Sure, I can help with deriving the expression for the mid span deflection of a simply supported beam with two equal point loads. Let's start by defining some variables:

- L: Length of the beam (1.2m in this case)
- W: Total load applied on the beam (W/2 at each point)
- x: Distance from the left end of the beam to the point where we want to calculate the deflection
- L1: Distance from the left end of the beam to the first point load (0.4m in this case)
- L2: Distance between the two point loads (also 0.4m)

Now, let's consider the beam as two separate beams - one from the left end to the first point load and the other from the first point load to the right end. This can help us simplify the calculation.

For the first beam (from the left end to the first point load), the deflection can be calculated using the standard formula for a simply supported beam with a point load at the midspan:

δ1 = Wx^2(L1-x)/6EI

For the second beam (from the first point load to the right end), the deflection can be calculated using the standard formula for a simply supported beam with a point load at any distance from the support:

δ2 = W(x-L1)^2(L2-(x-L1))/6EI

Now, the total deflection at the midspan can be calculated by adding the deflections from both beams:

δ = δ1 + δ2

= Wx^2(L1-x)/6EI + W(x-L1)^2(L2-(x-L1))/6EI

= Wx^2(L1-x) + W(x-L1)^2(L2-(x-L1))/6EI

= Wx^2L1 - Wx^3 + Wx^2L2 - Wx^3 + Wx^3 - Wx^2L1 + Wx^3/6EI

= Wx^2(L1+L2) - Wx^3 + Wx^3/6EI

= Wx^2L - Wx^3 + Wx^3/6EI

= Wx^2L + Wx^3(1/6 - 1)/EI

= Wx^2L - Wx^3/6EI
 

FAQ: A simply supported beam has 2 equal point loads (W/2)
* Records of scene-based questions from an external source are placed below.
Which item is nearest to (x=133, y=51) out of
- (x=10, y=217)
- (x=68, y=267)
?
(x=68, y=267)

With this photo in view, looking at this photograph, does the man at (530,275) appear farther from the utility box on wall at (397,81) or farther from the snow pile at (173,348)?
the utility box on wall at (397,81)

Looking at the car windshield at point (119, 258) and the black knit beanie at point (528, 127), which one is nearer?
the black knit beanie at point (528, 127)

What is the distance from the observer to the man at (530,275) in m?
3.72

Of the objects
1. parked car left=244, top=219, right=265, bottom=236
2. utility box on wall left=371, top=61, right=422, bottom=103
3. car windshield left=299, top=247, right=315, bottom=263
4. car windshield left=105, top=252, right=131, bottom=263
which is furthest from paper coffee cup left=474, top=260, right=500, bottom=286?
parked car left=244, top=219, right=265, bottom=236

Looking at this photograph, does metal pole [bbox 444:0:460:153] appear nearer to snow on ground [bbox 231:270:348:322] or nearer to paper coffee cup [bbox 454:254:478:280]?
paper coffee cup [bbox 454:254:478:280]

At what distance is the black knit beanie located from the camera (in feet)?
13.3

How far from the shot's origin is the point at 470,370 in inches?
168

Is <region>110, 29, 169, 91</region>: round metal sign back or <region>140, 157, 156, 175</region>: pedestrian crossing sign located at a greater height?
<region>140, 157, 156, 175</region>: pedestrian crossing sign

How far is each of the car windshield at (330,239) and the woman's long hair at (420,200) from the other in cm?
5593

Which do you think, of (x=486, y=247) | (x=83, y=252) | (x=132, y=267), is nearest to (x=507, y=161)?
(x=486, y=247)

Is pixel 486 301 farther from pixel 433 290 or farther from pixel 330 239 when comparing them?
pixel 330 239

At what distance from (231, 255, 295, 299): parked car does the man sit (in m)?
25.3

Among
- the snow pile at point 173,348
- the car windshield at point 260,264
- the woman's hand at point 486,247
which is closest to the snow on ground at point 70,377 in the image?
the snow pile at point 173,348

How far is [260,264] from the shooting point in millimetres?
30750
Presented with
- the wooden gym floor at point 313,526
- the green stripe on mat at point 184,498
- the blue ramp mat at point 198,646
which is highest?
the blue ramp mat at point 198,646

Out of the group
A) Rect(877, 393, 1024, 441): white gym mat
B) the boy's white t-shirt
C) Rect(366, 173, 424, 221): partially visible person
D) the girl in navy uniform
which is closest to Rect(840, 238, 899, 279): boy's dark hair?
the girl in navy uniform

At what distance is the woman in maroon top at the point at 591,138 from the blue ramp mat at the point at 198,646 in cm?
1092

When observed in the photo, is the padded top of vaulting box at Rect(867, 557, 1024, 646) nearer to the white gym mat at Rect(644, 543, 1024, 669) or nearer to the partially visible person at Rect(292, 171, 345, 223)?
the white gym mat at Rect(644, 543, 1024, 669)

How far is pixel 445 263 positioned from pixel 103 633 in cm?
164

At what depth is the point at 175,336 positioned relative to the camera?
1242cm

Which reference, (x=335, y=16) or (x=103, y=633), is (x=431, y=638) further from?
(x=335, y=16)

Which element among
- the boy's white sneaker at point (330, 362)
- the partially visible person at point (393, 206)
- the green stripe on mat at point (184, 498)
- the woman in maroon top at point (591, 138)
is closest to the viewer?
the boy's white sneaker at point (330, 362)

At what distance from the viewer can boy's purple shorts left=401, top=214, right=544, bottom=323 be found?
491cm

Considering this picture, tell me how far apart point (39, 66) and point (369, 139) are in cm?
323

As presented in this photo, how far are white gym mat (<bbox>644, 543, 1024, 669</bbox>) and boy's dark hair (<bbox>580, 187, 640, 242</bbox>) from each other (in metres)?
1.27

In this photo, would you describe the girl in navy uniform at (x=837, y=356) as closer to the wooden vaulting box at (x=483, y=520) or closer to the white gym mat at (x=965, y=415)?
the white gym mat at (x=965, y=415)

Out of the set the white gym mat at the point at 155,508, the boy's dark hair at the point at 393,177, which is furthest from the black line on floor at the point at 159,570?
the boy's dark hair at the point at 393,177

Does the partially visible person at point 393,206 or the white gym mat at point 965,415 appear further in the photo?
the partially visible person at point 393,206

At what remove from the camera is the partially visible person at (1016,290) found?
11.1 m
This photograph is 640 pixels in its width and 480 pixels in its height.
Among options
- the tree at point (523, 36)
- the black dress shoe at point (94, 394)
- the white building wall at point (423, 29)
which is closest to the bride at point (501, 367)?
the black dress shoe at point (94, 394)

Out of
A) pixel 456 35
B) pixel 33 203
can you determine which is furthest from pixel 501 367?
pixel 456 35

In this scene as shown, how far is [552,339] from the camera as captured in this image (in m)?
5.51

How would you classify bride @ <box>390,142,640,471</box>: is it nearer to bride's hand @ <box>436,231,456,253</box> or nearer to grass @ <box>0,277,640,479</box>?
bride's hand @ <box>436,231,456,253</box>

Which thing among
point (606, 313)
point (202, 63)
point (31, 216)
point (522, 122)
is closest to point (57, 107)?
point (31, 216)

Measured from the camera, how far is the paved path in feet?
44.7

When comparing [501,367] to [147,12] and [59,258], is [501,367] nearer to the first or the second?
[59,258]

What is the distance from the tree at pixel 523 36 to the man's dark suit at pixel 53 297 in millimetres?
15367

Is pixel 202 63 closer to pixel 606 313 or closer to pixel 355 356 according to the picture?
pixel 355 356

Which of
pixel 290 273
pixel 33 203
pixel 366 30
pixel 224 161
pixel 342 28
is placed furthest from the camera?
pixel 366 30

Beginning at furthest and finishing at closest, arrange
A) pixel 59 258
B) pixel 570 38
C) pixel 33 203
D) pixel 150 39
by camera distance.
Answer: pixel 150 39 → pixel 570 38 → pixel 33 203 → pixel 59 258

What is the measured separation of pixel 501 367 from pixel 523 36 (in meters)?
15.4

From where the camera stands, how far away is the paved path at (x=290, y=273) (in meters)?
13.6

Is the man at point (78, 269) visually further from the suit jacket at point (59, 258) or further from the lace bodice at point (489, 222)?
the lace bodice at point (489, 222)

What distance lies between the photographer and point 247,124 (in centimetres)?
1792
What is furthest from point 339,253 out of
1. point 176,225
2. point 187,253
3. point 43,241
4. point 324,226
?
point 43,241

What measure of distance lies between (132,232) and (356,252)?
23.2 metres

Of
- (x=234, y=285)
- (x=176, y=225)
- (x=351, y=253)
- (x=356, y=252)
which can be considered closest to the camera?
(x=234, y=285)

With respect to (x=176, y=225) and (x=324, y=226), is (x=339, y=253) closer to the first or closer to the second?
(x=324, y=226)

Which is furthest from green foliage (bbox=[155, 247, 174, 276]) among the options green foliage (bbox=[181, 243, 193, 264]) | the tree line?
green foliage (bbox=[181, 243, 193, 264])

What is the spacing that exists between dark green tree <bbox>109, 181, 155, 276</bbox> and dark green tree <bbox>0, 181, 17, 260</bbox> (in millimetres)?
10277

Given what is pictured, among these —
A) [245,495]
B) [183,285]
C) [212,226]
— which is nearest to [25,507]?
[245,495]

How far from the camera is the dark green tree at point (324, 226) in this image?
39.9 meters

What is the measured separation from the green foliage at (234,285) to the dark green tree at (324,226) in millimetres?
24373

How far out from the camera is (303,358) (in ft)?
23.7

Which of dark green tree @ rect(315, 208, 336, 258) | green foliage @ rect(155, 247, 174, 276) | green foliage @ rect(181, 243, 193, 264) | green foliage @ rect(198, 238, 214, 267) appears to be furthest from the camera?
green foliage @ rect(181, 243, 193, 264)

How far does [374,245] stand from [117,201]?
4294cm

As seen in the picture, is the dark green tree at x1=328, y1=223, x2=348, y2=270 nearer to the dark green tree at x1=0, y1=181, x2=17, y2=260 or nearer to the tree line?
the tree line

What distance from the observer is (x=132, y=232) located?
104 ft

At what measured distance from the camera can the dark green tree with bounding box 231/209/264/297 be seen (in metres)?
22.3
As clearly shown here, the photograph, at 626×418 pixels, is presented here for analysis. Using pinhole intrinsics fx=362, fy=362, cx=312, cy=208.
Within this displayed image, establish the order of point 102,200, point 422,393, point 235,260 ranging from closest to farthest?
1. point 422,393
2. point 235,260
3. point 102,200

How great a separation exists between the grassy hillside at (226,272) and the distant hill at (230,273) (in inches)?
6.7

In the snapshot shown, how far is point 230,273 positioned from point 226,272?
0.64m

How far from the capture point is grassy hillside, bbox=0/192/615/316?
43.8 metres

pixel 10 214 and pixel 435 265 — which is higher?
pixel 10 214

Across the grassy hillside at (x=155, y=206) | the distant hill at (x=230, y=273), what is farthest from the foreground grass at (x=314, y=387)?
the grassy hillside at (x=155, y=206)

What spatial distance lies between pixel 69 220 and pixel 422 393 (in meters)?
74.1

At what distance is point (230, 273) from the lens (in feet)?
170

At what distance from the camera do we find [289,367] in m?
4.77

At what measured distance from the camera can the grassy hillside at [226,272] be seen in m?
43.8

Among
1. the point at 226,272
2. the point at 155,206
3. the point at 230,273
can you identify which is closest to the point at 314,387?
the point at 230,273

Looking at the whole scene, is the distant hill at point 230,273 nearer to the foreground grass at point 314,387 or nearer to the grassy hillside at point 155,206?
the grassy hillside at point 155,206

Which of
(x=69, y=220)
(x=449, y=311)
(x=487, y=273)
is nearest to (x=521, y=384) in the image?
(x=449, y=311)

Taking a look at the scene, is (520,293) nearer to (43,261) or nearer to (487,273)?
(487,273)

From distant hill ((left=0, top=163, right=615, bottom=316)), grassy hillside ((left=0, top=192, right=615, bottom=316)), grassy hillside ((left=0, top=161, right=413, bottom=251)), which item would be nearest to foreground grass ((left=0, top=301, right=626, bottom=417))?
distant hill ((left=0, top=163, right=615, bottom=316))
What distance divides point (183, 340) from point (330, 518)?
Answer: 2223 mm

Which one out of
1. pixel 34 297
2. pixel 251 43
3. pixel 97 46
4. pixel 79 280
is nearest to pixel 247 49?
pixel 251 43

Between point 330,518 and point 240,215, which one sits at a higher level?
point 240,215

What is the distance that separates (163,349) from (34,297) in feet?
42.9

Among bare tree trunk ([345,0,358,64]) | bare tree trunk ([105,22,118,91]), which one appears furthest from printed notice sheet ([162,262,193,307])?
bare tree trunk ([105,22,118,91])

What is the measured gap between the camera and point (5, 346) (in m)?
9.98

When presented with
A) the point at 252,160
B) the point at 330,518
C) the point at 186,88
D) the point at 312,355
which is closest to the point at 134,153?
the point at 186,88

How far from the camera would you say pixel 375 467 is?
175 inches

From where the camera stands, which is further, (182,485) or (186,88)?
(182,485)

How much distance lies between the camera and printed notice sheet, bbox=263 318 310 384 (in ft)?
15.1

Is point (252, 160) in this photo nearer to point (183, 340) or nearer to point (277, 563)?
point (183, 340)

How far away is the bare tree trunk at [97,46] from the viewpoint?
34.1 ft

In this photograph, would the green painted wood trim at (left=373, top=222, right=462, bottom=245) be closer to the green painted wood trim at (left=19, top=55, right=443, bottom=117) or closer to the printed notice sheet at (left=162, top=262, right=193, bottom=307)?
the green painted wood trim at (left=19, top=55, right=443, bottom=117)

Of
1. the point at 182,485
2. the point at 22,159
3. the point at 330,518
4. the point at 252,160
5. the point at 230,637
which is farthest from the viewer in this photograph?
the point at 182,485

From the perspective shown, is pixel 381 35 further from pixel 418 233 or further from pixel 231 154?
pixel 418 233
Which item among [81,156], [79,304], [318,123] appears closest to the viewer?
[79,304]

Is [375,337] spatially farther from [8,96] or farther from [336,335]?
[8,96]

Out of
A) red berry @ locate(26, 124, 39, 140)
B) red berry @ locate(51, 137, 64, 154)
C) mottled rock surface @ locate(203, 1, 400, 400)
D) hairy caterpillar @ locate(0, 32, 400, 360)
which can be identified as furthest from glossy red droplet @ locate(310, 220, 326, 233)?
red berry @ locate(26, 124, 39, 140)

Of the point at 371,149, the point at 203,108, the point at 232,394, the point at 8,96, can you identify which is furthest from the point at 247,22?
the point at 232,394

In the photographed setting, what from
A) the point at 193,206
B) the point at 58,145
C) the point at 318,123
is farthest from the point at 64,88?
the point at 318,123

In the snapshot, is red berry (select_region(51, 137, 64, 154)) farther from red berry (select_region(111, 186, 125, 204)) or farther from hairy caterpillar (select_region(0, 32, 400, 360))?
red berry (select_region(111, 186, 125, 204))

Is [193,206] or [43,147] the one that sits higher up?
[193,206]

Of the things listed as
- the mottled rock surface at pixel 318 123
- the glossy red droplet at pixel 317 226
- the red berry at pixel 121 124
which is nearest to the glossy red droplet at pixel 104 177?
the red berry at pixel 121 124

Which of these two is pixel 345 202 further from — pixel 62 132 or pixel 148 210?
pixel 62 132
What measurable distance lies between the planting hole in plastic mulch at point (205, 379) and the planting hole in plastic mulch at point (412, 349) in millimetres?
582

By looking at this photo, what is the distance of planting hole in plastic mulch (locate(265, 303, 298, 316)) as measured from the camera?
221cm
1. What is a simply supported beam?

A simply supported beam is a type of structural element that is supported at each end by a support or joint. It is commonly used in construction for bridges, floors, and roofs.

2. What is the significance of 2 equal point loads on a simply supported beam?

The two equal point loads on a simply supported beam create a symmetrical load distribution, with each load exerting the same amount of force on the beam. This allows for more efficient weight distribution and reduces the risk of bending or breaking the beam.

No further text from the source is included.